Health Policy and Health Services Research
Background: Optimizing regional systems of emergency stroke care requires understanding geospatial patterns in access to comprehensive stroke centers (CSCs). In Los Angeles County (LAC), emergency medical services (EMS) skip closer hospitals and transport patients with suspected large vessel stroke directly to a CSC only if the expected transport time is ≤ 30 minutes. In addition to areas which always or never have access to a CSC within 30 minutes, we hypothesized that this policy would result in areas which sometimes had access, depending on traffic.

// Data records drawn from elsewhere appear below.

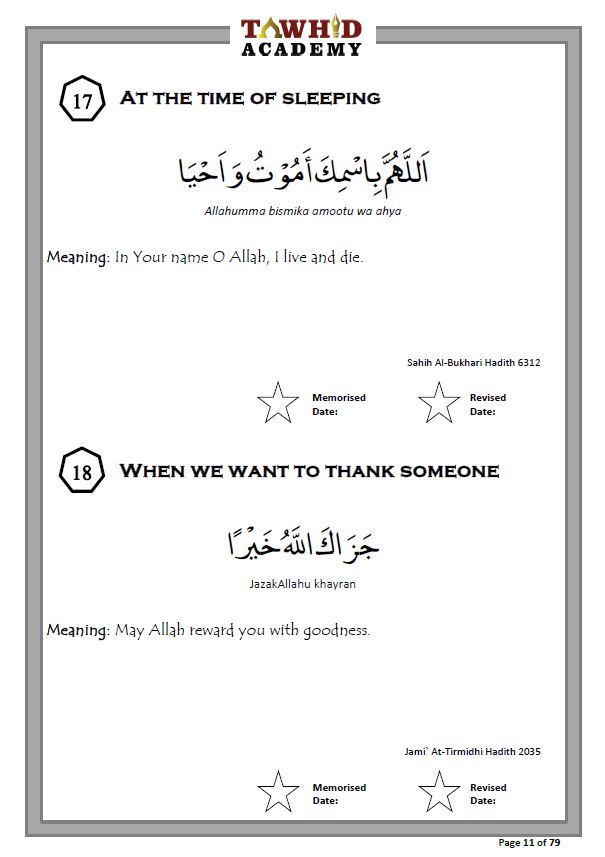 Dua Book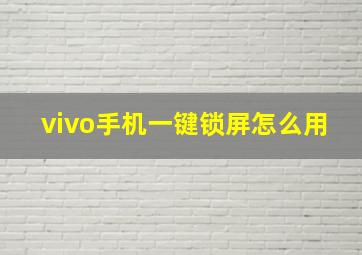 vivo手机一键锁屏怎么用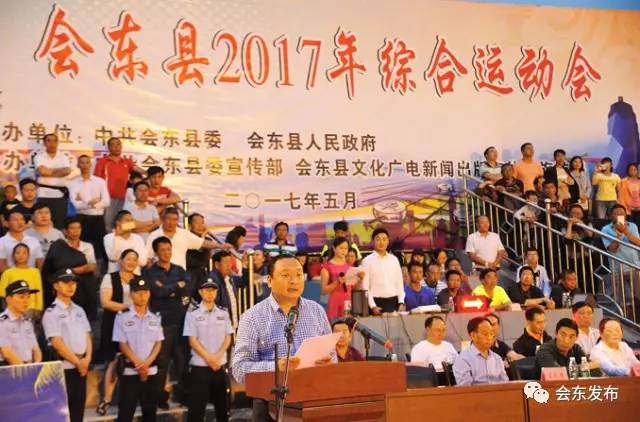会东最新新闻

Methods: We performed a prospective geospatial analysis of drive times to CSCs during various traffic conditions at the US census block group level. For each census block group, we identified the closest CSC in LAC and estimated drive time to it using the Google Maps Distance Matrix API. Drive times were sampled 12 times for each block group across morning and afternoon traffic peaks, between the peaks, and in the late evening. Each block group was then defined as sometimes, always, or never having access to a CSC depending on drive times ≤30 minutes. Comparisons between access groups were performed using ANOVA and multinomial logistic regression.<
Results: Among the 6,415 census block groups in LAC, the median straight-line distance to a CSC was 6.8Km (IQR 3.9-10.0Km) with an associated median driving time to this closest hospital across all traffic conditions of 14.6 minutes (IQR 9.8-19.5 minutes). 5,213 census block groups (79.6%) always had access to a CSC within 30 minutes of driving time, 225 (4.9%) never had access, and 977 (15.5%) sometimes had access. Geospatial analysis showed that the never group was mostly in rural LAC. The sometimes group occurred not only at the borders of the always and never groups, but also in large areas in south-central and eastern Los Angeles. Regression analysis showed the sometimes group as distinct in key demographic characteristics including insurance status, income, race, and age.